Other Assets             F                  Long Term Debt             P
                                                                       
Fixed Assets at Cost     G                  Capital Stock              Q
Accumulated Depreciation H                  Retain Earning             R
------------------------------              ----------------------------------
Net Fixed Assets         I = G - H          Shareholders' Equity       S = Q + R

Total Assets             J = E + F + I      Total Liabilities & Equity T = O + P + S
==============================              ===================================


Because the terms of the Balance Sheet are very straight forward, I only provide a few highlights and some simple explainations.
Explainations and Highlights:
Code:
A. Cash:                Cash.
B. Account Receivable:  The colloection rights to its customer who had received goods but not yet paid.
C. Inventory:           includes Raw material inventory,
                                 Working-in-progress inventory,
                                 Finished goods inventory.
D. Prepaid Expense:     bills were paid, but services are not yet received.
E. Current Assets Cycle:
    Cash buys Inventory -> Inventory sold becomes Account Receivable
      ^                                                  |                         
      |                                                  V
      |                                Account Receivable upon collection becomes Cash
      |                                                                             |
      |-----------------------------------------------------------------------------|
   
F. Other Assets:        Not current assets, not fixed assets, includes intangible
                        assets, such as a patent or a brand name.  They are valued by   
                        management, might be very arbitrary.
G. Fixed Assets:        PP & E (Property, plant and equipments.)
H. Depreciation:        spreading the cost of aquiring the asset over the asset's useful
                        life.  It will lower the profit but not cash.
I. Net Fixed Assets:    is NOT necessarily relate to an actual decrease in value. 
                        Some even appreciation in value.
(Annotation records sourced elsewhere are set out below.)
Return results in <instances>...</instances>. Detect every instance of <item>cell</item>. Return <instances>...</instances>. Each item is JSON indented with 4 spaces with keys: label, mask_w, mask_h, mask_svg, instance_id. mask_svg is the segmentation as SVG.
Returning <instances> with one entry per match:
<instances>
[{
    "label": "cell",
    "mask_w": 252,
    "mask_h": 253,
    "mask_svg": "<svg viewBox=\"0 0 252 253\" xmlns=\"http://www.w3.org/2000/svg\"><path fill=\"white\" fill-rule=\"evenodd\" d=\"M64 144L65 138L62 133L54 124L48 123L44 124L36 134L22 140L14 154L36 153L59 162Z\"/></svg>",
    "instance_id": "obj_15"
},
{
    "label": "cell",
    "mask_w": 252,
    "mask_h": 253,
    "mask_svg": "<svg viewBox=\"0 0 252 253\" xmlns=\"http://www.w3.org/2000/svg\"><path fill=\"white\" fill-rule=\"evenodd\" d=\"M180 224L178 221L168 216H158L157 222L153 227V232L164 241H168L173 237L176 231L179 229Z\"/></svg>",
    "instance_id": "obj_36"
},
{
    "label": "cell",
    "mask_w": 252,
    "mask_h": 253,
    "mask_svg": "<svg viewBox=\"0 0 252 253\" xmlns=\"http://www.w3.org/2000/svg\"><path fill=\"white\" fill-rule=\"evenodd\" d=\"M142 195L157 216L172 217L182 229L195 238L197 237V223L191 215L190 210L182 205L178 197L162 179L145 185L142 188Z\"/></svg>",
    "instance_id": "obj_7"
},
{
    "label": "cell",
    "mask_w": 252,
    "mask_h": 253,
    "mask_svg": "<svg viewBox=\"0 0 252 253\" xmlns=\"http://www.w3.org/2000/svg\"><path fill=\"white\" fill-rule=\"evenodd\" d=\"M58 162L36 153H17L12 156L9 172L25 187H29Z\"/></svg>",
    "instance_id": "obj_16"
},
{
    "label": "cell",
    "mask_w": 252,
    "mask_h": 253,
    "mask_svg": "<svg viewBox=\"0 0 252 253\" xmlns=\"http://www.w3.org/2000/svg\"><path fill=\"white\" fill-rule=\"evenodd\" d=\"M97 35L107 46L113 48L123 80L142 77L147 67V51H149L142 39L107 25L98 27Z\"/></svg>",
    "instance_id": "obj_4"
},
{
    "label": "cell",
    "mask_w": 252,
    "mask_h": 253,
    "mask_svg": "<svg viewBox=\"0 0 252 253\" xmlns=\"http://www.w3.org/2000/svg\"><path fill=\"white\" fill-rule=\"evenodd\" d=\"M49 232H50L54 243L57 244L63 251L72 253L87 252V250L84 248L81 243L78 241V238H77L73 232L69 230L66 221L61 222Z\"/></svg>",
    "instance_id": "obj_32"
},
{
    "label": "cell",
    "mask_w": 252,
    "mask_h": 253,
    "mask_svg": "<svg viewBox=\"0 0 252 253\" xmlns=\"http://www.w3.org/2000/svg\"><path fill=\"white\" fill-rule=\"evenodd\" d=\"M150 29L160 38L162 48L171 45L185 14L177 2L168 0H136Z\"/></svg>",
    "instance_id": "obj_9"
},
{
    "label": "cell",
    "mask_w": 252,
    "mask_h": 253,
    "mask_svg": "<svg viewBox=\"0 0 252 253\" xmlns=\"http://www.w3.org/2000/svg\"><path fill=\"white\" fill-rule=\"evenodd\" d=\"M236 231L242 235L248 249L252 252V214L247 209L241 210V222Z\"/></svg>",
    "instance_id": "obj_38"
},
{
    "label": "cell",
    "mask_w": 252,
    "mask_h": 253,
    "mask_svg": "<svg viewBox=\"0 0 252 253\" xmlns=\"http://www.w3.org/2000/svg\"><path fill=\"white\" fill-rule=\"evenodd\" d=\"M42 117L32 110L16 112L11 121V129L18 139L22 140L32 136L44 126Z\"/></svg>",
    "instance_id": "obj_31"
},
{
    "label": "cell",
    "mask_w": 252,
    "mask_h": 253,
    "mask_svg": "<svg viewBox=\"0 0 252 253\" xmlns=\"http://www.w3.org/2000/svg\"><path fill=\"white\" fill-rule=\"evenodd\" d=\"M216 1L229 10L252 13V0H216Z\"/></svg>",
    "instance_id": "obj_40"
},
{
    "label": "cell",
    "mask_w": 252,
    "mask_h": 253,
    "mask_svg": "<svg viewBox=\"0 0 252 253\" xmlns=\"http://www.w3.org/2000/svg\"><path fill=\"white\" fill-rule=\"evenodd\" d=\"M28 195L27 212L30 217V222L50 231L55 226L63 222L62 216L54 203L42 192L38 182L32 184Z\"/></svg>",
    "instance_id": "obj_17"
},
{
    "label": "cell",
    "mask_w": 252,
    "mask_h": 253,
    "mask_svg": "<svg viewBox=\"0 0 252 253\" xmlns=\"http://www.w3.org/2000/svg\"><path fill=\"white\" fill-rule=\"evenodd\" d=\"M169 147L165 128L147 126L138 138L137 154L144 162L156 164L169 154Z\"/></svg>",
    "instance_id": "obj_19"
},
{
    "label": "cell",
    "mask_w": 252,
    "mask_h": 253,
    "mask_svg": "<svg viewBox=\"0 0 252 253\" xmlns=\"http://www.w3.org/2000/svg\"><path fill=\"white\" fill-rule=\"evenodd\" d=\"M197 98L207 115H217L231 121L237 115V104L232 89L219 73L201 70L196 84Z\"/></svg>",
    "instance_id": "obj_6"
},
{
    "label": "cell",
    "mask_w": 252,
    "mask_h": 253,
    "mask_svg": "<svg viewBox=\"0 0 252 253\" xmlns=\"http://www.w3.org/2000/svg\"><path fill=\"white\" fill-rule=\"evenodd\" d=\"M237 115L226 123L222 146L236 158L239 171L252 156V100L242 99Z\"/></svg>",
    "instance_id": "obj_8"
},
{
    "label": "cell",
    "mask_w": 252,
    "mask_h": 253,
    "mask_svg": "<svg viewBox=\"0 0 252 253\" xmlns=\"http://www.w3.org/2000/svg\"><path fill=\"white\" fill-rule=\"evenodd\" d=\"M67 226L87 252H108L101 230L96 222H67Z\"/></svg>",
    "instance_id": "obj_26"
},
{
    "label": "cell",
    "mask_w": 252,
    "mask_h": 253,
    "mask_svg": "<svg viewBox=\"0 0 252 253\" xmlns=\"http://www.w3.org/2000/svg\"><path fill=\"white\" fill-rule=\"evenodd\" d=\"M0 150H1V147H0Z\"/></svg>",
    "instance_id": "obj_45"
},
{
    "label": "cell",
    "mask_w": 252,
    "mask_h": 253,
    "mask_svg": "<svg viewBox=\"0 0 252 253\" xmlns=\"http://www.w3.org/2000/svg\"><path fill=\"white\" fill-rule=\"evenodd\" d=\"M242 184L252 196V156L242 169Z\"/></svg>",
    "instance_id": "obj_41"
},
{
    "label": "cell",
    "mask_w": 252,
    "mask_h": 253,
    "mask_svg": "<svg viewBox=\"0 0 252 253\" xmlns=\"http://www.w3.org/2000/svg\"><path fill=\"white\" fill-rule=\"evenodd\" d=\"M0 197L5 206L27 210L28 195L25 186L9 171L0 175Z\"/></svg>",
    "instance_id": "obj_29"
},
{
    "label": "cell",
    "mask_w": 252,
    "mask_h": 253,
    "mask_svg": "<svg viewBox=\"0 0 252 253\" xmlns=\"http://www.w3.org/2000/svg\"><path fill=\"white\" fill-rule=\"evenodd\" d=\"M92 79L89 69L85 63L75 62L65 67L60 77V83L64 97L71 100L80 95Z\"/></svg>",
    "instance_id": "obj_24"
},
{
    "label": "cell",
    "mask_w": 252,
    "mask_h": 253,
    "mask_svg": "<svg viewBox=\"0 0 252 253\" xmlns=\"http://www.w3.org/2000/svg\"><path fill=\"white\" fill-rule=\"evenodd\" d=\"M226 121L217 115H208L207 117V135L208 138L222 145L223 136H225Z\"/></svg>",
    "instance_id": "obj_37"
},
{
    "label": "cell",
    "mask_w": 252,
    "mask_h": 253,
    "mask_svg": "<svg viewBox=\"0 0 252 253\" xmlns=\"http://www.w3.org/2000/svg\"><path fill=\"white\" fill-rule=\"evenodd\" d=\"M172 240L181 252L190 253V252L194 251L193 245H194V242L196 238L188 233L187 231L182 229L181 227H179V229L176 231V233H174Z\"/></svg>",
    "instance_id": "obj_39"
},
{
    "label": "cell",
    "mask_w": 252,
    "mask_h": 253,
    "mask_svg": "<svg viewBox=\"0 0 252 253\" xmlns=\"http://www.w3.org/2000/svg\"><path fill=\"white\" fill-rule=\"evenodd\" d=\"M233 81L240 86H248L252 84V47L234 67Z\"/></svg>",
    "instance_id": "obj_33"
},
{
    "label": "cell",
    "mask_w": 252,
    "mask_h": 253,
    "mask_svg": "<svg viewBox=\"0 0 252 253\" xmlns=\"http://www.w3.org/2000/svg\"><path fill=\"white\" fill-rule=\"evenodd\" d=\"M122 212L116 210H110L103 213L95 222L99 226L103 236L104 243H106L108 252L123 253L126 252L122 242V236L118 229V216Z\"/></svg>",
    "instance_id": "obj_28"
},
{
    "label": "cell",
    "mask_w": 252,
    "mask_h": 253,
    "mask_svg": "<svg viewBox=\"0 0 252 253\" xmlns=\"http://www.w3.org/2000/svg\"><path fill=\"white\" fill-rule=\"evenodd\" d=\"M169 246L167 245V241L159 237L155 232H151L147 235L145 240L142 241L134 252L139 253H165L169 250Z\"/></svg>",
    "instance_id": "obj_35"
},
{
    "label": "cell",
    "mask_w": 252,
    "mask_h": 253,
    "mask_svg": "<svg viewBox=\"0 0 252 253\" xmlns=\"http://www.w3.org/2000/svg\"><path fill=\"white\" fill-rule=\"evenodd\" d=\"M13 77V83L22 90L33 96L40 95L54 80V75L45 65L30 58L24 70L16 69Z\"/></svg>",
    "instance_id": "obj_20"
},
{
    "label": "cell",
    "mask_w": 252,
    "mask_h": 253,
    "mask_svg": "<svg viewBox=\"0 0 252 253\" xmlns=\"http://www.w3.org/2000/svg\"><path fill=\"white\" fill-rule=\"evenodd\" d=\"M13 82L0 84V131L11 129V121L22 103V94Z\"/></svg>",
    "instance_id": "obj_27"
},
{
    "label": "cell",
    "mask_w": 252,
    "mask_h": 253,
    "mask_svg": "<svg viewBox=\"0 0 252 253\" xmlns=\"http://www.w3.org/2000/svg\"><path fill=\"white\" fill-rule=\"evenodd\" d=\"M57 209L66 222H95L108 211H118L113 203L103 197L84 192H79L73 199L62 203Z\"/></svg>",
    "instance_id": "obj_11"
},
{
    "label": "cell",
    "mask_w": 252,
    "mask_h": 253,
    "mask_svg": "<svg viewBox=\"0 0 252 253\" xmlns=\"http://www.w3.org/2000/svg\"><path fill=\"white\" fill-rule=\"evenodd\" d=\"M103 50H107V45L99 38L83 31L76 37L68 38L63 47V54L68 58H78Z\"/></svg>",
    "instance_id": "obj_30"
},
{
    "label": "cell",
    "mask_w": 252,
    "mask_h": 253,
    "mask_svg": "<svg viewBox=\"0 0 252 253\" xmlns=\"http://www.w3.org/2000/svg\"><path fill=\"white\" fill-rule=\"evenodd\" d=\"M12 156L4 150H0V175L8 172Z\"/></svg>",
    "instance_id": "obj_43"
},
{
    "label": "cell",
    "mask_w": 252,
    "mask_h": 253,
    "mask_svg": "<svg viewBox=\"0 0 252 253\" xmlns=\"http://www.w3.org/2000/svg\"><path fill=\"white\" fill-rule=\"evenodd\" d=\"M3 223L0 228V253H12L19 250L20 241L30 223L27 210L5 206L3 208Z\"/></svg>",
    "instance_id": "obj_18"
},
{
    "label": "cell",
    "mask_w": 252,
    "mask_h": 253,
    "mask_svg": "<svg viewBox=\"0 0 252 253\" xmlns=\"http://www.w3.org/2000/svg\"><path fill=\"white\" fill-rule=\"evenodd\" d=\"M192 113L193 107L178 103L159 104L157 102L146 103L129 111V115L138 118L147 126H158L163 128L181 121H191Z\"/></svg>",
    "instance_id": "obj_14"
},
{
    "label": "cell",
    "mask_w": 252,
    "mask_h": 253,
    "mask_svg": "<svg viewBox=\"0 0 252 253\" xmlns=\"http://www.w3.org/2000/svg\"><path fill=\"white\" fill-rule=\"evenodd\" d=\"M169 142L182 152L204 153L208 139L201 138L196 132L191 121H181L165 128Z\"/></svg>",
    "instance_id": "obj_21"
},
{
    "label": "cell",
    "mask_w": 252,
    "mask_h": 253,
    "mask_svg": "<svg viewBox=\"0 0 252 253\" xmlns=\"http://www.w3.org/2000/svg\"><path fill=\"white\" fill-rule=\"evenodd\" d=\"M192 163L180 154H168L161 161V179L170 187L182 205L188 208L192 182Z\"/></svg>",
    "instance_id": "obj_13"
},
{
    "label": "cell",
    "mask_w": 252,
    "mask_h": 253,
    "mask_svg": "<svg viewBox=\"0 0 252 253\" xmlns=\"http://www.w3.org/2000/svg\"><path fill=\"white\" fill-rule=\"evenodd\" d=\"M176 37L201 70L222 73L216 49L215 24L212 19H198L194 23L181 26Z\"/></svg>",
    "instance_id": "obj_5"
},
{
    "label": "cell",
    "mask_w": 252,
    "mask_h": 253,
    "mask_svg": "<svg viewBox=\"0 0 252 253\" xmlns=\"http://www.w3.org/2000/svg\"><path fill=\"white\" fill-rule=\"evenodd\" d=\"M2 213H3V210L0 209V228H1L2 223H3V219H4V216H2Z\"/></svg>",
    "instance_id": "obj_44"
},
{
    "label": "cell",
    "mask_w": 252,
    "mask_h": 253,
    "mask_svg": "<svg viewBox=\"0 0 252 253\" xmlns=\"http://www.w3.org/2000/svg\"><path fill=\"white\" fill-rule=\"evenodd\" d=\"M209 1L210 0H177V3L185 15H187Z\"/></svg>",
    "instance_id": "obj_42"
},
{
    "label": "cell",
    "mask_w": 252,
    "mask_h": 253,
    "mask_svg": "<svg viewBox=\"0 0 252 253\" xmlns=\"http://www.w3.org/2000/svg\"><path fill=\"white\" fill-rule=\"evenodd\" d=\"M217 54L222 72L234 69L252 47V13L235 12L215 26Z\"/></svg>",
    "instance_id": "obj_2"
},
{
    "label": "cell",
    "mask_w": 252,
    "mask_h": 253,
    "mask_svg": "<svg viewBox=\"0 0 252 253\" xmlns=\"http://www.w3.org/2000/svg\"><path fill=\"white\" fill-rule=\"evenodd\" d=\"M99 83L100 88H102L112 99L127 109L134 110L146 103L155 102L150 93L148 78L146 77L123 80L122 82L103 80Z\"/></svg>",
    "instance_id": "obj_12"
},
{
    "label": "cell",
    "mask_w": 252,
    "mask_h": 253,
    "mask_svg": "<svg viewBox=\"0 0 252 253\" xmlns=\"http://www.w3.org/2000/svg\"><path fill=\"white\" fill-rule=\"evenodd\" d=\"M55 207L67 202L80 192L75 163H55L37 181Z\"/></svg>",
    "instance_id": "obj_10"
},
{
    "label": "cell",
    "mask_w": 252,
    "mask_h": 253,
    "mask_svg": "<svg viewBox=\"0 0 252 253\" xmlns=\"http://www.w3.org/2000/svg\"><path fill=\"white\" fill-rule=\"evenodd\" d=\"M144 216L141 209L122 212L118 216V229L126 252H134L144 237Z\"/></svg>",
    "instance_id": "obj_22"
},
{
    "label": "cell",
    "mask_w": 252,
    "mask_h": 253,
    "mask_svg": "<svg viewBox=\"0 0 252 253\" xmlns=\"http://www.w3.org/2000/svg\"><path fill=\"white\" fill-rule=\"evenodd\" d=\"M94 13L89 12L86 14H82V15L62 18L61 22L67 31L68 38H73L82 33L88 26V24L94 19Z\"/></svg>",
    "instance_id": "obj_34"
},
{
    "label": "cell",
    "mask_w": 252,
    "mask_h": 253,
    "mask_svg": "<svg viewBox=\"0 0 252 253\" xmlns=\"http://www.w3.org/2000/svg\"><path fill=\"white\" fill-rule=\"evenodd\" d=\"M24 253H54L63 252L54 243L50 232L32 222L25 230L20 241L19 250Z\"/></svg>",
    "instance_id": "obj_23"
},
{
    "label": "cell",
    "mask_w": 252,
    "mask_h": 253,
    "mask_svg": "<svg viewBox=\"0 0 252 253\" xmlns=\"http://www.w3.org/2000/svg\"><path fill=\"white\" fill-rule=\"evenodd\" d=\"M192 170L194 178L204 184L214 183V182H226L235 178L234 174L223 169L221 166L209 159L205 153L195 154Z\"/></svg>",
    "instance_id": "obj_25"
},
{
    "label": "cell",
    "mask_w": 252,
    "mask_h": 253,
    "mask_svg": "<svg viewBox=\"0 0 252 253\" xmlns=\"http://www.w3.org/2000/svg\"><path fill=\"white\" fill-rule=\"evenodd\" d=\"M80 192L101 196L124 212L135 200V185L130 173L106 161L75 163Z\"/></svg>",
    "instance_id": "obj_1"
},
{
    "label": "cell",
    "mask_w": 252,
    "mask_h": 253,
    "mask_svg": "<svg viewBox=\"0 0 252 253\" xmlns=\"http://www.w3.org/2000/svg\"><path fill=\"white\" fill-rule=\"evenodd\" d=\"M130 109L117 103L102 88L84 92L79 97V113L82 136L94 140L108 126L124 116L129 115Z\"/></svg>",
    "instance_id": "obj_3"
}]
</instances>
K. Account payable:     debts to suppliers or service provider.
L. Accured Expenses:    salaries, interests and so on
M. Current Portion of Debt: Loan < 12 month + current portion of long term loan (> 12 month).
N. Income Taxes Payable:    Taxes;
O. Current Liabilities:
    Current Assets - Current Liabilities = Working Capital (Net Current Assets)
    The higher the working capital a company has, the easier for the company to pay its financial obiligations.
S. Shareholders' Equity: companies value left to its owners.
    Shareholders' Equity = Total Assets - Total Liabilities;
    Consists of 2 parts:
    1. Q. Capital Stock.      Original investment.
    2. R. Retained Eairnings: All earning retained, not paid out dividends.
   
    To increase Shareholders' Equity, either company makes profits (increasing R), or sells new stocks (increasing Q).


What can we get from the Balance Sheet ALONE ?

The messure of short term financial strength.
Code:
Current Ratio = Current Assets / Current Liabilities = E / O
Quick Ratio = (Cash + Receivables) / Current Liablities = (A + B) / O

In general, CR > 2 is considered good. The company has a financial cushion for the short term bills.
Quick Ratio is more conservative measure of liquidity than the current ratio.

The messure of Leverage.
Code:
Debt to Equity = (Current + Longterm Debt)/ Shareholders' Equity = (M + P) / S
Debt Ratio = (Current + Longterm Debt)/ Total Assets = (M + P) / J

The leverage is the use of others' money to generate profits for yourself.
A low level of debt relative to equity will give the lenders more comfort that loan will be repaid (if things go bad).
Debt Ration is a messure of operating leverage.
These ratios can be used in comparisons across similar competitors to see if the company we are interested in is in a good position.